## PROBLEM REQUIREMENTS
Pull out every line of the data below that contains the string "instances".

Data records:
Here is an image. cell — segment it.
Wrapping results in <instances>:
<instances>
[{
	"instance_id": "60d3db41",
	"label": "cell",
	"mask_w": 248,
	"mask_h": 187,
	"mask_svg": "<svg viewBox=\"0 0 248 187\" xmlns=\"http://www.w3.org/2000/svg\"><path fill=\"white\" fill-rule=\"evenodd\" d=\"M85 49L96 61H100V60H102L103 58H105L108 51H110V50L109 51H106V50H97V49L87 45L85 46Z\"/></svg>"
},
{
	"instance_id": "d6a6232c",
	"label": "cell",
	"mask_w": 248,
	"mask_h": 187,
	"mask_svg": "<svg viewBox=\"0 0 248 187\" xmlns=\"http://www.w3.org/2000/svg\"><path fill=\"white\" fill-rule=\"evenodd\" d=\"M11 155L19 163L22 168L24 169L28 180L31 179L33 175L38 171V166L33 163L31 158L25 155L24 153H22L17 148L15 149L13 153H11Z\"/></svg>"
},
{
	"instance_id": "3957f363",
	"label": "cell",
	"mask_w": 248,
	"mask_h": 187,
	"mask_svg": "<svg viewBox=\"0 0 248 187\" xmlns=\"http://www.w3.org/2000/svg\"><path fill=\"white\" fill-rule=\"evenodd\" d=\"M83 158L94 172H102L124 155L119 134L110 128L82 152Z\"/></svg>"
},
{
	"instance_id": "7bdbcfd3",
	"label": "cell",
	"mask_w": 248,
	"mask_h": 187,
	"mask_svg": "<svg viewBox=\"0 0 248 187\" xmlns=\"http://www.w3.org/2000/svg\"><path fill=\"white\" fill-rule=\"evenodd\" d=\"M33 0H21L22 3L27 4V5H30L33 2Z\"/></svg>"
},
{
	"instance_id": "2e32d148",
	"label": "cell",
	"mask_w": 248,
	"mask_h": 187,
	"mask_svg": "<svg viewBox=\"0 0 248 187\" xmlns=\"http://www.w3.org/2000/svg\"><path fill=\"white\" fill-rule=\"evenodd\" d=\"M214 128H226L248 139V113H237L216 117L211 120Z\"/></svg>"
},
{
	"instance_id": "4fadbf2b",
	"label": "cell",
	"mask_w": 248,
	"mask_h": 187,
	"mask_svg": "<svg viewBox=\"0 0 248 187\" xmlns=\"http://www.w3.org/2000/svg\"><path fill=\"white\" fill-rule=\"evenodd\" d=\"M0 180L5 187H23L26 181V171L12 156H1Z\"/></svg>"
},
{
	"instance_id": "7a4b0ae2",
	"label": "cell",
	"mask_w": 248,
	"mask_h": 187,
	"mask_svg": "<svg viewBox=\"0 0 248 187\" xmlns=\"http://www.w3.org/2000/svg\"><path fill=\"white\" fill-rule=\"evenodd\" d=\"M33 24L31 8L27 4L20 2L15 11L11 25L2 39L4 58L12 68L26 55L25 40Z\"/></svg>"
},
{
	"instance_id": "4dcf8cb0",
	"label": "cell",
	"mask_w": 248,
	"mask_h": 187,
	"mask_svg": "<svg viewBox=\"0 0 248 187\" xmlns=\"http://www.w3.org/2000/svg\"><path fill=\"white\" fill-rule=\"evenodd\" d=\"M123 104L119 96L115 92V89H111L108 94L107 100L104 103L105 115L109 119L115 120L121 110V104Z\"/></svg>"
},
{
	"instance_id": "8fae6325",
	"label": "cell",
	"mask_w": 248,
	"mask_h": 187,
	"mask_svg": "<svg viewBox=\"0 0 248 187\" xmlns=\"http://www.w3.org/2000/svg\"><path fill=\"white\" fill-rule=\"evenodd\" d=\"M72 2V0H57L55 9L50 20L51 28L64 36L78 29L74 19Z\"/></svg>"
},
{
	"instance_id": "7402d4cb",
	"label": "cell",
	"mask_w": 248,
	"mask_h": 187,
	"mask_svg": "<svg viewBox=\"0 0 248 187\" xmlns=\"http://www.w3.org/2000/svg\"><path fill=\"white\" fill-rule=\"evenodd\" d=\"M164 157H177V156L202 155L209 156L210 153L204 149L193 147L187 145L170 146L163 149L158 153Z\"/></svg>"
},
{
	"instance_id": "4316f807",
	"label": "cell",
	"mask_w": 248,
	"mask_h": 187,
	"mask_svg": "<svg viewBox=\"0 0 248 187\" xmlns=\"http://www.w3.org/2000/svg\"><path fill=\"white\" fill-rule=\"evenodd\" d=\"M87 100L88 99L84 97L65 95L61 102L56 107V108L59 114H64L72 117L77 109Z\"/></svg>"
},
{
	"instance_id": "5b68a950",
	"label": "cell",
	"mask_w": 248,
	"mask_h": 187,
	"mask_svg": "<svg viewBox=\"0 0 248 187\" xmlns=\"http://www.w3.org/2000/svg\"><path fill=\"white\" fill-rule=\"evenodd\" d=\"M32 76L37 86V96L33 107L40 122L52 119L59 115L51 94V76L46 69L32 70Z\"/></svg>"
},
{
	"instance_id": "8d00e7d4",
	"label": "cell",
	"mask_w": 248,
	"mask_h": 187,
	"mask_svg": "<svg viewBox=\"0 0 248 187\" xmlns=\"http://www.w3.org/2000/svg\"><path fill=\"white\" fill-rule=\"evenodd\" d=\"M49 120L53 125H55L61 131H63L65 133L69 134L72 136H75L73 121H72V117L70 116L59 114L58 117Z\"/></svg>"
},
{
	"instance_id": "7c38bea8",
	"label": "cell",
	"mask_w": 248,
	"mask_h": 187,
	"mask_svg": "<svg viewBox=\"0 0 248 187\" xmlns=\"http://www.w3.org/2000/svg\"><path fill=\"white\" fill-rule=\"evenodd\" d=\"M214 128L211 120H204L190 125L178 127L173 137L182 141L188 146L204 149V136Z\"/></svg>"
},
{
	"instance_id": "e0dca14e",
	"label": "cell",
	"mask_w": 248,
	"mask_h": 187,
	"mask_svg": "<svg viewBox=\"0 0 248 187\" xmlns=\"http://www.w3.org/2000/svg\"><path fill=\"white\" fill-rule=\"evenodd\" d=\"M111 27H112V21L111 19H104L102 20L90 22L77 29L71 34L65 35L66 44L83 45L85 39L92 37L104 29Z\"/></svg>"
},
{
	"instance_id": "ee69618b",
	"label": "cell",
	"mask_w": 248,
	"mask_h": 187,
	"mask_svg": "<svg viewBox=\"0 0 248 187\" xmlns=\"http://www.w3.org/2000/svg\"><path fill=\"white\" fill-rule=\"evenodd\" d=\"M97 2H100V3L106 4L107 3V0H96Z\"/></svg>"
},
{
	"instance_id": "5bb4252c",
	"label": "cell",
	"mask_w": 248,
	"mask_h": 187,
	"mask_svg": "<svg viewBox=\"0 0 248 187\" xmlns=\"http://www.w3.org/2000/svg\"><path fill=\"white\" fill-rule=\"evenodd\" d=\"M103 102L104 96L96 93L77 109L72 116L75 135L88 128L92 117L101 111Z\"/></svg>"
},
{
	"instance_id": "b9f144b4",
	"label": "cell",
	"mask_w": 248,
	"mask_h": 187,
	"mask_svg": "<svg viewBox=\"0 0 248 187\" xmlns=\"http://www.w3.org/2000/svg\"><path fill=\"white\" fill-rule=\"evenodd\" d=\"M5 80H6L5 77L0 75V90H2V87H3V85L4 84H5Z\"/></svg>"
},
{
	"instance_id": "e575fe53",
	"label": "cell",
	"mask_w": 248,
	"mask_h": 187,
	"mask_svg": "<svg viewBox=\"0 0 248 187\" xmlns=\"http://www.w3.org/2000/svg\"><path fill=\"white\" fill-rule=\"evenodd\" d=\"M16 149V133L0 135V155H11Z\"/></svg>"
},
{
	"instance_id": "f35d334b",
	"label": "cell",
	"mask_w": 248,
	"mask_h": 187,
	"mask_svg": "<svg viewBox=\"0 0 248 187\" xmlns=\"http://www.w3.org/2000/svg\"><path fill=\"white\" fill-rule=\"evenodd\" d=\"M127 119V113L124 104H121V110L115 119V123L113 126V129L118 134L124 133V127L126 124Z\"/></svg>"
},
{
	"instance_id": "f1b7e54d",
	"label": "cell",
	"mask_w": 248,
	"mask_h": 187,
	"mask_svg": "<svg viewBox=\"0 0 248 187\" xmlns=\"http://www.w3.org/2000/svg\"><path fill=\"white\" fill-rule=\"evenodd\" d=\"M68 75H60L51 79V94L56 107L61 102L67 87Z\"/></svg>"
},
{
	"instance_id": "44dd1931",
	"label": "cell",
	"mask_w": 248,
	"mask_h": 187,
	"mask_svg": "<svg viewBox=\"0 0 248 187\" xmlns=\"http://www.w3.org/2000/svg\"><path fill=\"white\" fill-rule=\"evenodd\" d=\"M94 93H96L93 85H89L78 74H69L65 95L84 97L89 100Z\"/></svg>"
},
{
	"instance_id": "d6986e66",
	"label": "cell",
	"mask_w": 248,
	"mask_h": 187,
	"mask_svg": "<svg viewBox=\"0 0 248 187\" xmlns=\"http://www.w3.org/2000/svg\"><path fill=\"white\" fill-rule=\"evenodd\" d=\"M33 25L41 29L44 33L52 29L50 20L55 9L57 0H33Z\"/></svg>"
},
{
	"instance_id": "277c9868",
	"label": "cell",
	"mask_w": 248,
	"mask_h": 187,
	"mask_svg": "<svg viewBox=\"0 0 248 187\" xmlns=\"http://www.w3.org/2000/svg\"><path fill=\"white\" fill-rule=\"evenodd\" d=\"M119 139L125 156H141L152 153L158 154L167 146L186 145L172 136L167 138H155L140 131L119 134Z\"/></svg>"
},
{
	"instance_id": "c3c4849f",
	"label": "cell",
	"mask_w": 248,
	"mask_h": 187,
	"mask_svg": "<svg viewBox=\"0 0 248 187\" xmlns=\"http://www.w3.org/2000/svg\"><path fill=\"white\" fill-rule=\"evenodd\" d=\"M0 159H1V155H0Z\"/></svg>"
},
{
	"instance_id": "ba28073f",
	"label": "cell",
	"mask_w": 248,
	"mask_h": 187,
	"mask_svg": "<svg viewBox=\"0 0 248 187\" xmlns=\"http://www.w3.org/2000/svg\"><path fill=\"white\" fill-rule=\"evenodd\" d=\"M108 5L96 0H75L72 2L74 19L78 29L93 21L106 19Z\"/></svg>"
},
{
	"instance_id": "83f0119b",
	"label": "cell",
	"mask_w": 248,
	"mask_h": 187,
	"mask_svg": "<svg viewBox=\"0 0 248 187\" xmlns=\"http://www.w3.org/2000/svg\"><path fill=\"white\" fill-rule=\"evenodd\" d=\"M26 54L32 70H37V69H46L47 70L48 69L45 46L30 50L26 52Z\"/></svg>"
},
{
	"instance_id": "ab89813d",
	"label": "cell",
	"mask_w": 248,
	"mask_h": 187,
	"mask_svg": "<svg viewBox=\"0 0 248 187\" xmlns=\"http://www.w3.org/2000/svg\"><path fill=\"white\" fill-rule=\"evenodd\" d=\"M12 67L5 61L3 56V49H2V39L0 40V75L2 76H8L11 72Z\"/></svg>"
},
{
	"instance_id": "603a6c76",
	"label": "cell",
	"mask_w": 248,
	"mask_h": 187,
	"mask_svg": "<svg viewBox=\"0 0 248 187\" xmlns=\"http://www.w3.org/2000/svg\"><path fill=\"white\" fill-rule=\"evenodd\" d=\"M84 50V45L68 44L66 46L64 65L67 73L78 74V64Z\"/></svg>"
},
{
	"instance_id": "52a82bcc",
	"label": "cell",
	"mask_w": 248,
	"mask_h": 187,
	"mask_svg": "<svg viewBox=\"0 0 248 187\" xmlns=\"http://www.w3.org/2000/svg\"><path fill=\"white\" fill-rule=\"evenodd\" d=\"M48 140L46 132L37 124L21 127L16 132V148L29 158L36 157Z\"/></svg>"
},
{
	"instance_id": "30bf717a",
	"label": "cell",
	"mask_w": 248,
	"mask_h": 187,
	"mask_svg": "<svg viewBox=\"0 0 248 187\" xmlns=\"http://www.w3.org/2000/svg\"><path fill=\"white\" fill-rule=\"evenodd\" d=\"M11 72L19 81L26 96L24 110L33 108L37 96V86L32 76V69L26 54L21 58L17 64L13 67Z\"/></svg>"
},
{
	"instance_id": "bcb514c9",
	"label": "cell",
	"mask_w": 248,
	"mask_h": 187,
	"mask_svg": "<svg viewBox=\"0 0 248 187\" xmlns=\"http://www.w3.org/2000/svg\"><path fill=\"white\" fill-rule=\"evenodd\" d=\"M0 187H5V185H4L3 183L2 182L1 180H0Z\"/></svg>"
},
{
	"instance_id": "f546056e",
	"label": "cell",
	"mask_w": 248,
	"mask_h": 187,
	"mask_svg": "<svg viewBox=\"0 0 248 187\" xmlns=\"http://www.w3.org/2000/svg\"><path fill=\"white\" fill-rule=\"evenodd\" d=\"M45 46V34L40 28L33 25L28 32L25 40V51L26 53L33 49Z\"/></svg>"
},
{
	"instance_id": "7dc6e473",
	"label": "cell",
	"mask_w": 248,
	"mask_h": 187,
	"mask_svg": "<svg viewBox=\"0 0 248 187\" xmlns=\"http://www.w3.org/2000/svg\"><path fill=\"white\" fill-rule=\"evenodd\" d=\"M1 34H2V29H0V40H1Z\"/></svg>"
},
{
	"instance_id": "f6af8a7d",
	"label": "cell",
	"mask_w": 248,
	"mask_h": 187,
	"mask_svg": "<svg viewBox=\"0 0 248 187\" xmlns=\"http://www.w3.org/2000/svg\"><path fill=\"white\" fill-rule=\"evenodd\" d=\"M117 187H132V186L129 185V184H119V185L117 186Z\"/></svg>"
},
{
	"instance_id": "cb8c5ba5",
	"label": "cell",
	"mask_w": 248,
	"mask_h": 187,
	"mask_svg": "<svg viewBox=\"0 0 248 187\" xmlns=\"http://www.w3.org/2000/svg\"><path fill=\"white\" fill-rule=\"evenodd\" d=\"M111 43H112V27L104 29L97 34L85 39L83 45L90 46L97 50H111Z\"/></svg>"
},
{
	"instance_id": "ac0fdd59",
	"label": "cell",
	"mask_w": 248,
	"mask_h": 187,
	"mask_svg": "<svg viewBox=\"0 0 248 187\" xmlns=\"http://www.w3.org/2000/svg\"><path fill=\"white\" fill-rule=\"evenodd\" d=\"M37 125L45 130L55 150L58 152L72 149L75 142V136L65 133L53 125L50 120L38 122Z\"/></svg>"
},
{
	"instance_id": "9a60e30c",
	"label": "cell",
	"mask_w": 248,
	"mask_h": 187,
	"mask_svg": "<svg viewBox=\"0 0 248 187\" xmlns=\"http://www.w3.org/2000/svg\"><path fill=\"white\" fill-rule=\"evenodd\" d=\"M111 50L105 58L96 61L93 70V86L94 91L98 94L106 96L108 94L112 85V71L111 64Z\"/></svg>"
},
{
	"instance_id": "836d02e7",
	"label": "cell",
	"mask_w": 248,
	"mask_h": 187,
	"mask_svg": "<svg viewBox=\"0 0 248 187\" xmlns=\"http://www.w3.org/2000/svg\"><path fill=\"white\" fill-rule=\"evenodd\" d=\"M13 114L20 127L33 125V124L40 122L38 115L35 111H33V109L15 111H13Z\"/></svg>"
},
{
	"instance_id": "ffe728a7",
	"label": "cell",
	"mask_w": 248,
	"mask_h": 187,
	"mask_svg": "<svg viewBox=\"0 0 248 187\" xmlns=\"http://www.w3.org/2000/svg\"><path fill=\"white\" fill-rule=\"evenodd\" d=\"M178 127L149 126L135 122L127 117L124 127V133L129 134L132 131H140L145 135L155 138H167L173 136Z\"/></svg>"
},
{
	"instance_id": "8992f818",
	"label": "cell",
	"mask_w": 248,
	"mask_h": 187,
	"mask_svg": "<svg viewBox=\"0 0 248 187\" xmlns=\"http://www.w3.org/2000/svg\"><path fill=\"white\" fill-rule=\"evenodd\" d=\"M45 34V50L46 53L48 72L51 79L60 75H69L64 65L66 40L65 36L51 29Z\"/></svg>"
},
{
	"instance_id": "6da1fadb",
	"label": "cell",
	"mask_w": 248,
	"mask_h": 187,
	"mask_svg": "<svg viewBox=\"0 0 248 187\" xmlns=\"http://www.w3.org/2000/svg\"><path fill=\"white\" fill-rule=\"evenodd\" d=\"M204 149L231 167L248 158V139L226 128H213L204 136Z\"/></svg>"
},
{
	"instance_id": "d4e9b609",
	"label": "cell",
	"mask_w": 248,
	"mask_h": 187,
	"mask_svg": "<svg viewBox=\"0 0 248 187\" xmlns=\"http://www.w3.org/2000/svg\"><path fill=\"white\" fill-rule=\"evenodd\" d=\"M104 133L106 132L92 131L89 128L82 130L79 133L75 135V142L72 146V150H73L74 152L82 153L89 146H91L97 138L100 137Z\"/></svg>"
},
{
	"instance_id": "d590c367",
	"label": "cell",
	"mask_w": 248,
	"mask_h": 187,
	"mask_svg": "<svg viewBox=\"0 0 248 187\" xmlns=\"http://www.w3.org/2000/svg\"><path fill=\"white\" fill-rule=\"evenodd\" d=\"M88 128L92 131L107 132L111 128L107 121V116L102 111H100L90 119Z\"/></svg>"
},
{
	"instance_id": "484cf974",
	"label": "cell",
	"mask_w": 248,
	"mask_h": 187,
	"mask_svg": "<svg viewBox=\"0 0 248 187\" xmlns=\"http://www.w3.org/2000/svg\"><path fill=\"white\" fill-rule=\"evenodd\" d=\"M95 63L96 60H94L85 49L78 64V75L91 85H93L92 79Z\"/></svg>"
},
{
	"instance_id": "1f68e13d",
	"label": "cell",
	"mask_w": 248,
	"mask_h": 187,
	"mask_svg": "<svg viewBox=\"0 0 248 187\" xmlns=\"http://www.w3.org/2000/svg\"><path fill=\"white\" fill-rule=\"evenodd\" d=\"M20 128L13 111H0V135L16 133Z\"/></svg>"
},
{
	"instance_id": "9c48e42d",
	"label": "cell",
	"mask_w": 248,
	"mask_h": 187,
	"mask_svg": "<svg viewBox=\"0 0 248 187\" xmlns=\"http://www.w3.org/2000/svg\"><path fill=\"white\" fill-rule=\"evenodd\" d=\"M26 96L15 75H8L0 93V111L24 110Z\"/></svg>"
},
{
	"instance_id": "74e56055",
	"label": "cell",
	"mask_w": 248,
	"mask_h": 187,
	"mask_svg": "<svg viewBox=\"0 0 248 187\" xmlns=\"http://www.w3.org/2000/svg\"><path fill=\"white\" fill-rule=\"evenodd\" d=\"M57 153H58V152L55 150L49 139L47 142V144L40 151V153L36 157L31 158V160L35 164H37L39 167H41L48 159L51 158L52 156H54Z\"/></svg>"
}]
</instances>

## FINISHED EXERCISE
Wrapping results in <instances>:
<instances>
</instances>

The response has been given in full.